Zo zal de zwangere werkneemster recht hebben op afwezigheid, bijvoorbeeld voor het ondergaan van een onderzoek dat niet mogelijk is buiten de werkuren. Ook gelden er beschermingsmaatregelen met oog op de veiligheid en gezondheid van de zwangere werkneemster. Op die manier kunnen bijvoorbeeld de werktijden, arbeidsomstandigheden; of werkplek aangepast worden, of kan de werkneemster zelfs gevraagd worden voorlopig niet te komen werken.
Verder is er een periode van moederschapsrust door de wetgever ingevoerd. Deze bestaat uit een gedeelte verlof vóór de bevalling (het zogenaamde prenataal verlof) en een verlofgedeelte na de bevalling (zijnde het postnataal verlof). In principe is er een prenataal verlof van 6 weken en een postnataal verlof van 9 weken. Van de 6 weken prenataal verlof is er slechts 1 week verplichte rust. De overige 5 weken mogen naar de keuze van de werkneemster opgenomen worden voor of na de bevalling. Enkel de 7 dagen vooraf aan de geplande bevallingsdatum moet de aanstaande mama verplicht thuis blijven en mag zij niet uit werken, ook al zou zij dit willen. De wettelijk voorziene 9 weken postnatale rust zijn tevens verplicht op te nemen. Daarvan mag men geenszins afwijken.

→ Ruwe gegevens

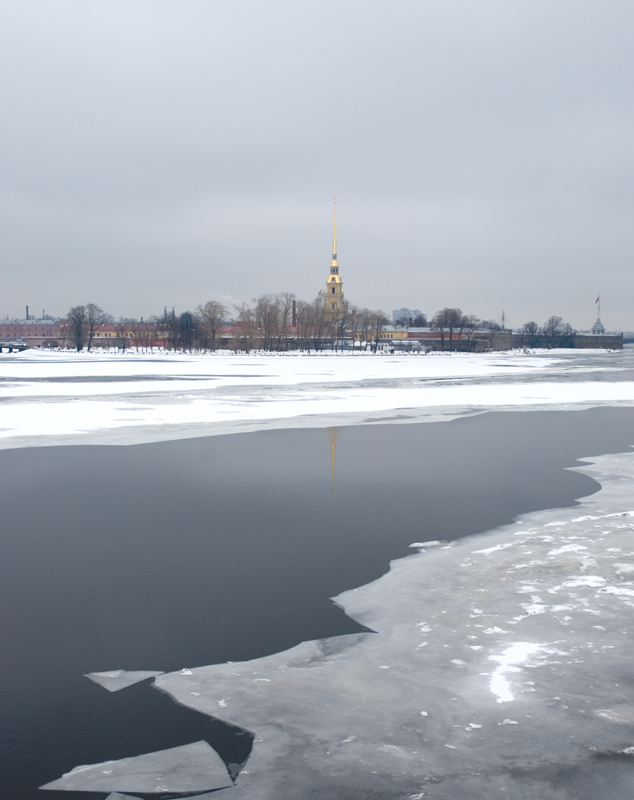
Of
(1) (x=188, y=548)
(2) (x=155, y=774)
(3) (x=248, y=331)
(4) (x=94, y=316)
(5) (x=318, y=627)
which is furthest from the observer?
(4) (x=94, y=316)

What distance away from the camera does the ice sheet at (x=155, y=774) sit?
417 cm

→ Opdrachtdetails
Vertaal deze zin uit de tekst over moederschapsrust naar het Engels: "In principe is er een prenataal verlof van 6 weken en een postnataal verlof van 9 weken."

→ Resultaat hieronder
In principle, there is a prenatal leave of 6 weeks and a postnatal leave of 9 weeks.